Mrs. Paradine's solicitor, Sir Simon Flaquer (Charles Coburn), hires Anthony Keane (Gregory Peck), a brilliant and successful barrister, to defend her in court. Although Keane has been happily married for 11 years, he instantly becomes deeply infatuated with this exotic, mysterious, and fascinating client. Keane's kind-hearted wife, Gay (Ann Todd), sees his obsession, and although he offers to relinquish the case, presses him to continue. She knows that a "guilty" verdict, followed by Mrs. Paradine's hanging, will mean that she will lose her husband emotionally forever. The only way that she can regain her husband's love and devotion is if he is able to obtain a "not guilty" verdict for Mrs. Paradine.

Meanwhile, Keane himself starts to focus his legal efforts on Colonel Paradine's mysterious servant, André Latour (Louis Jourdan). Consciously or subconsciously, Keane sees Latour as a suitable scapegoat on whom he can pin the crime of murder, but this strategy backfires. After Keane has pressured Latour in court, triggering an angry outburst, word comes that Latour has killed himself. Mrs. Paradine is coldly furious that Keane has destroyed Latour, who was, in fact, her lover. On the witness stand, she tells Keane that she hates him and that he has murdered the only person she loved. She goes so far as to say that she poisoned her husband in order to be with Latour.
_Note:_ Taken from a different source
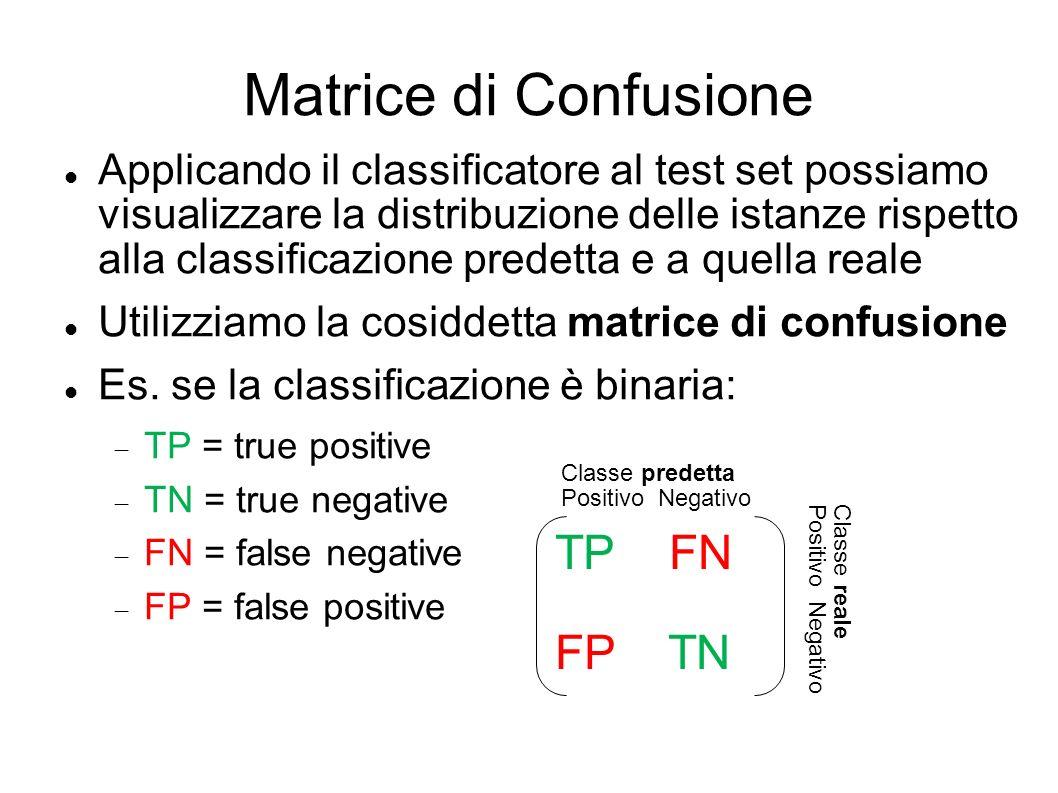 Matrice di Confusione Applicando il classificatore al test set possiamo visualizzare la distribuzione delle istanze rispetto alla classificazione predetta e a quella reale Utilizziamo la cosiddetta matrice di confusione Es.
Keane is overwhelmed, physically, intellectually, and emotionally. Attempting to summarize, he improvises a brief and faltering speech, admitting how poorly he has handled the case, but cannot continue speaking, and has to leave the court. He stays overnight at Sir Simon's office, feeling that his career is in ruins. His wife finds him there; she offers reconciliation, and hope for the future.

Cast

Cast notes
 Hitchcock originally wanted Greta Garbo to play Mrs. Maddalena Anna Paradine, but she turned down the role after the screen test, which allowed Alida Valli to step in for her American film debut. The Paradine Case was also the American film debut of Louis Jourdan. Both Valli and Jourdan hoped that the film would give them the status in the U.S. that they enjoyed in their home countries (Italy and France, respectively), but that did not happen, though Jourdan later made many U.S. films.

Production
David O. Selznick had purchased the rights to Robert Smythe Hichens' novel in 1933, before it was published, when Selznick was still at MGM, with Greta Garbo in mind to star – indeed, Garbo was Hichens' inspiration for the creation of Mrs. Paradine. Garbo did consider doing the film, but ultimately turned it down, as she decided to retire from acting. (Garbo had also turned down I Remember Mama at about the same time, and is reputed to have said "No murderesses, no mamas".)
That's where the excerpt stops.